The median age in the city was 40.6 years. 20.9% of residents were under the age of 18; 7.7% were between the ages of 18 and 24; 26.8% were from 25 to 44; 31.7% were from 45 to 64; and 12.7% were 65 years of age or older. The gender makeup of the city was 50.4% male and 49.6% female.

===2000 census===
As of the census of 2000, there were 606 people, 248 households, and 169 families living in the city. The population density was 1,663.0 PD/sqmi. There were 282 housing units at an average density of 773.9 /sqmi. The racial makeup of the city was 98.35% White, 0.17% African American, 0.50% Asian, and 0.99% from two or more races. Hispanic or Latino of any race were 0.83% of the population.

There were 248 households, out of which 34.7% had children under the age of 18 living with them, 53.2% were married couples living together, 11.3% had a female householder with no husband present, and 31.5% were non-families. 27.8% of all households were made up of individuals, and 14.5% had someone living alone who was 65 years of age or older. The average household size was 2.44 and the average family size was 2.96.

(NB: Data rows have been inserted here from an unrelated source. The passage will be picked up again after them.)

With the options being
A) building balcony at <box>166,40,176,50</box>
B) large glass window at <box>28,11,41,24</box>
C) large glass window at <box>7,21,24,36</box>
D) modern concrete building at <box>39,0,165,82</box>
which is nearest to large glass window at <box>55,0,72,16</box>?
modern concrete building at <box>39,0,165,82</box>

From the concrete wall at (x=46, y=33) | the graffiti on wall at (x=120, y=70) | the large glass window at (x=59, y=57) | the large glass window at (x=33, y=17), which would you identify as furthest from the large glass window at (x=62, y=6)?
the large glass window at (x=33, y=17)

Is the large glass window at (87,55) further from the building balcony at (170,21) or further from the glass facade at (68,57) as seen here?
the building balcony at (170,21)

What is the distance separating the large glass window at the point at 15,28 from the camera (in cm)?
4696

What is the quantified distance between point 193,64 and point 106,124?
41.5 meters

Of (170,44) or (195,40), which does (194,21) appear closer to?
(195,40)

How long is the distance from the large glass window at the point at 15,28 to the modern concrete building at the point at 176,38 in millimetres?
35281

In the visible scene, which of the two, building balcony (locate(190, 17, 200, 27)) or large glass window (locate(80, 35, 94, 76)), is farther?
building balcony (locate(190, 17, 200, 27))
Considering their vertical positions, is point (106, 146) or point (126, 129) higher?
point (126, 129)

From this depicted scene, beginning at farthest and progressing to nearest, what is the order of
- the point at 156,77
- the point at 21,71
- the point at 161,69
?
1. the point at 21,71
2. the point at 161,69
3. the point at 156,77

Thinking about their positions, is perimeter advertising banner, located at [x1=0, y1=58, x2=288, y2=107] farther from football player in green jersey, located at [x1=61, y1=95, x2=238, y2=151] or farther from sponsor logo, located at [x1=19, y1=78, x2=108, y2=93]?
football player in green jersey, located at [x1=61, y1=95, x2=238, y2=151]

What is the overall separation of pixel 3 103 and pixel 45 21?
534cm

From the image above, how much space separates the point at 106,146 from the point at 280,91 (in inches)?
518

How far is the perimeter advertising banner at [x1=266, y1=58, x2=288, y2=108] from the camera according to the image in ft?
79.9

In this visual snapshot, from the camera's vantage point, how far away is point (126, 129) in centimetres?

26.1% are under the age of 18, 8.4% from 18 to 24, 26.9% from 25 to 44, 23.4% from 45 to 64, and 15.2% who were 65 years of age or older. The median age was 38 years. For every 100 females, there were 96.8 males. For every 100 females age 18 and over, there were 95.6 males.

The median income for a household in the city was $37,000, and the median income for a family was $44,083. Males had a median income of $34,722 versus $23,125 for females. The per capita income for the city was $17,161. About 2.7% of families and 6.0% of the population were below the poverty line, including 7.8% of those under age 18 and 9.4% of those age 65 or over.